Which lines of the listing below contain the word "closest"? Pull out each such line in full, treating uppercase and lowercase as different.
*** SOURCE RECORDS
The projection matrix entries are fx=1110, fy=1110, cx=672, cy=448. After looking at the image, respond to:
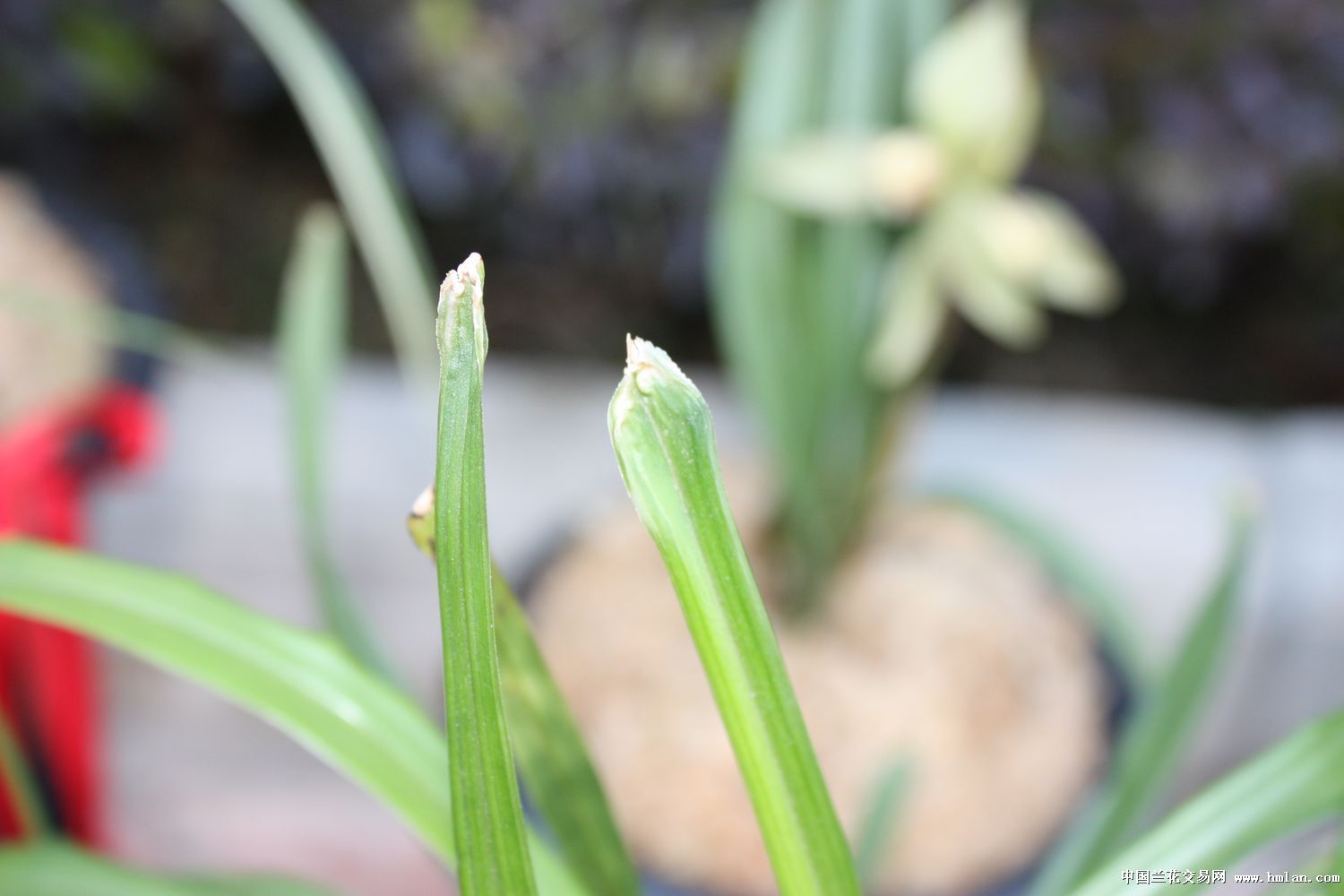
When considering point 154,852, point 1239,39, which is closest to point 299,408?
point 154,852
******
*** SOURCE RECORDS
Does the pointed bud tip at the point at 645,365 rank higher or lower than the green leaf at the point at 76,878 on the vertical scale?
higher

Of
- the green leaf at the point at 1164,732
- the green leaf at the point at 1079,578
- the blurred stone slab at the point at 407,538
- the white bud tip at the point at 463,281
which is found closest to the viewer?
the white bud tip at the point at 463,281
******
## SOLUTION FOR THIS TASK
When considering point 154,852, point 1239,39, which is closest to point 299,408?
which is found closest to the viewer?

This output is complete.